Task directions:
Your answer must be the records below, reproduced exactly.

[Collected data entries]
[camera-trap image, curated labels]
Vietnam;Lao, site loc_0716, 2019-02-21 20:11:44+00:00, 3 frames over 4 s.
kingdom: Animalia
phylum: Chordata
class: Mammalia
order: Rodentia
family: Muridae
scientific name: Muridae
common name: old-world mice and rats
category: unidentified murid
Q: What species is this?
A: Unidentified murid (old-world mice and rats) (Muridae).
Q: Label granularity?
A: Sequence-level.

Result below:
[camera-trap image, curated labels]
Vietnam;Lao, site loc_0716, 2019-02-21 20:11:44+00:00, 3 frames over 4 s.
kingdom: Animalia
phylum: Chordata
class: Mammalia
order: Rodentia
family: Muridae
scientific name: Muridae
common name: old-world mice and rats
category: unidentified murid
Q: What species is this?
A: Unidentified murid (old-world mice and rats) (Muridae).
Q: Label granularity?
A: Sequence-level.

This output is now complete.